• YOUR ASSIGNMENT
Would you please copy each line below that includes the string "поступлений"?

+---+

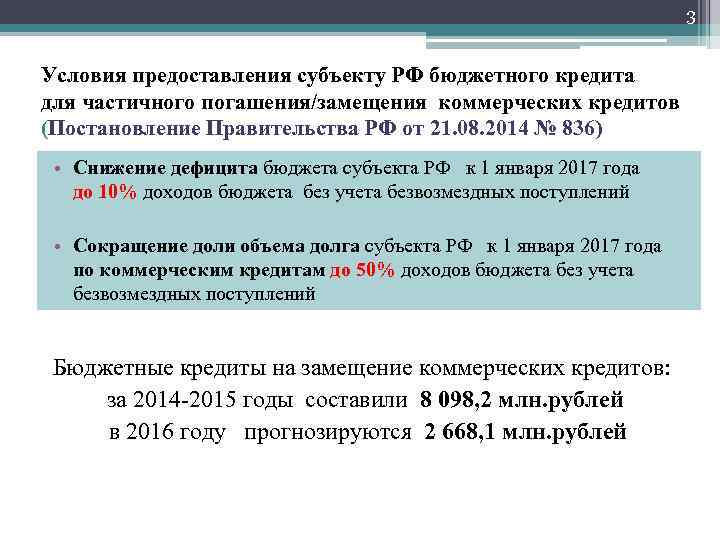 3

Условия предоставления субъекту РФ бюджетного кредита для частичного погашения/замещения коммерческих кредитов (Постановление Правительства РФ от 21.08.2014 № 836)

• Снижение дефицита бюджета субъекта РФ к 1 января 2017 года до 10% доходов бюджета без учета безвозмездных поступлений

• Сокращение доли объема долга субъекта РФ к 1 января 2017 года по коммерческим кредитам до 50% доходов бюджета без учета безвозмездных поступлений

Бюджетные кредиты на замещение коммерческих кредитов:
за 2014-2015 годы составили 8 098,2 млн.рублей
в 2016 году прогнозируются 2 668,1 млн.рублей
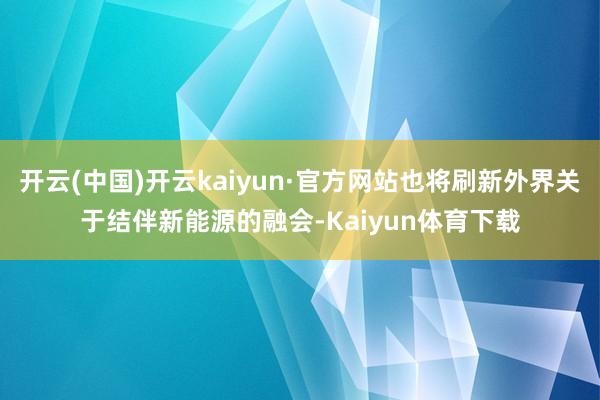 开云(中国)开云kaiyun·官方网站也将刷新外界关于结伴新能源的融会-Kaiyun体育下载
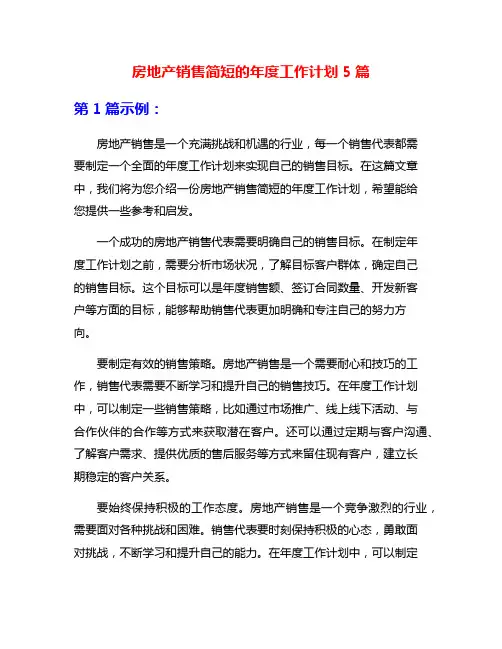 房地产销售简短的年度工作计划 5 篇

第 1 篇示例：

房地产销售是一个充满挑战和机遇的行业，每一个销售代表都需要制定一个全面的年度工作计划来实现自己的销售目标。在这篇文章中，我们将为您介绍一份房地产销售简短的年度工作计划，希望能给您提供一些参考和启发。

一个成功的房地产销售代表需要明确自己的销售目标。在制定年度工作计划之前，需要分析市场状况，了解目标客户群体，确定自己的销售目标。这个目标可以是年度销售额、签订合同数量、开发新客户等方面的目标，能够帮助销售代表更加明确和专注自己的努力方向。

要制定有效的销售策略。房地产销售是一个需要耐心和技巧的工作，销售代表需要不断学习和提升自己的销售技巧。在年度工作计划中，可以制定一些销售策略，比如通过市场推广、线上线下活动、与合作伙伴的合作等方式来获取潜在客户。还可以通过定期与客户沟通、了解客户需求、提供优质的售后服务等方式来留住现有客户，建立长期稳定的客户关系。

要始终保持积极的工作态度。房地产销售是一个竞争激烈的行业，需要面对各种挑战和困难。销售代表要时刻保持积极的心态，勇敢面对挑战，不断学习和提升自己的能力。在年度工作计划中，可以制定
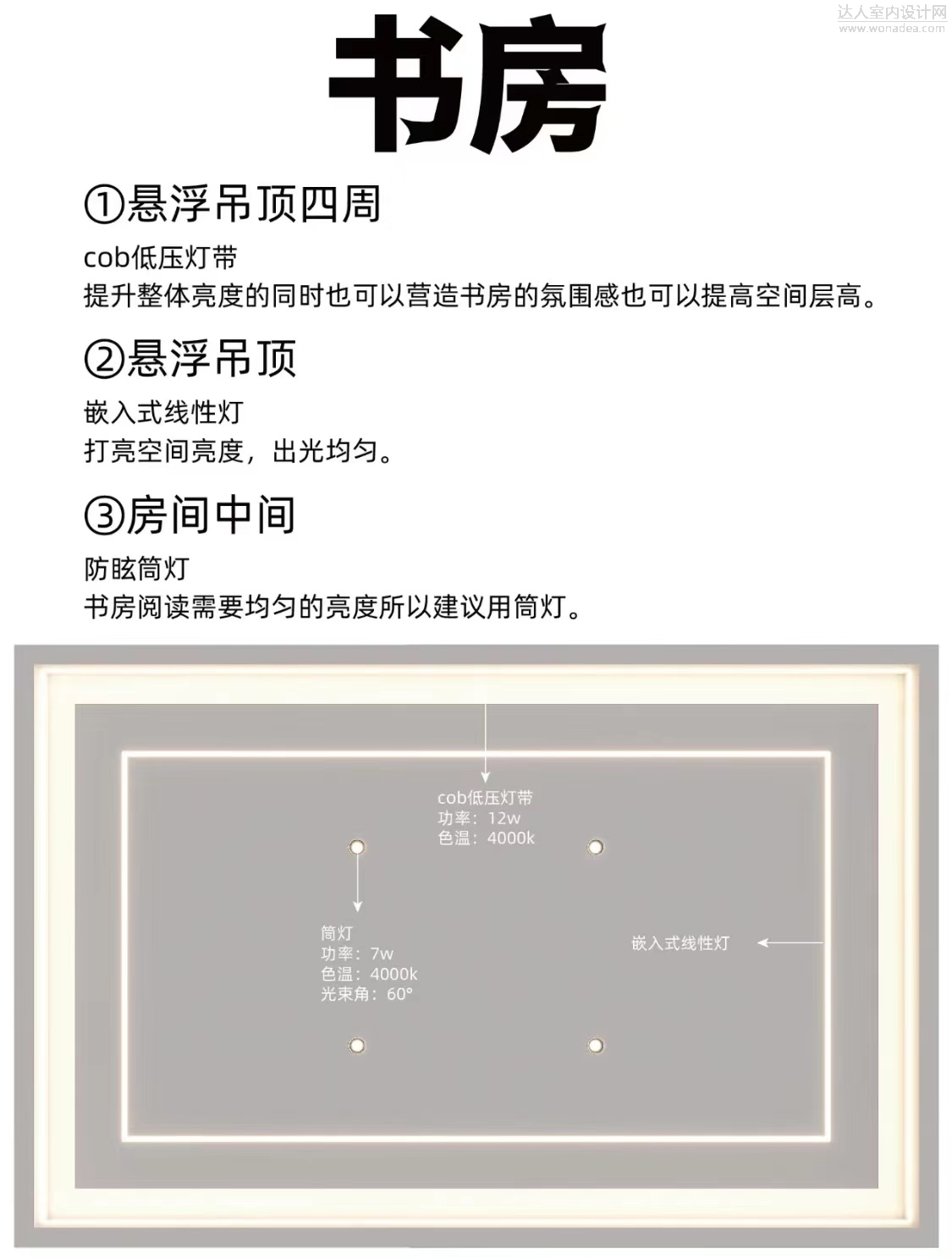 达人室内设计网
www.wonadea.com

书房

①悬浮吊顶四周

cob低压灯带
提升整体亮度的同时也可以营造书房的氛围感也可以提高空间层高。

②悬浮吊顶

嵌入式线性灯
打亮空间亮度，出光均匀。

③房间中间

防眩筒灯
书房阅读需要均匀的亮度所以建议用筒灯。

cob低压灯带
功率：12w
色温：4000k

筒灯
功率：7w
色温：4000k
光束角：60°

嵌入式线性灯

+---+

• TASK RESULT
• Снижение дефицита бюджета субъекта РФ к 1 января 2017 года до 10% доходов бюджета без учета безвозмездных поступлений
• Сокращение доли объема долга субъекта РФ к 1 января 2017 года по коммерческим кредитам до 50% доходов бюджета без учета безвозмездных поступлений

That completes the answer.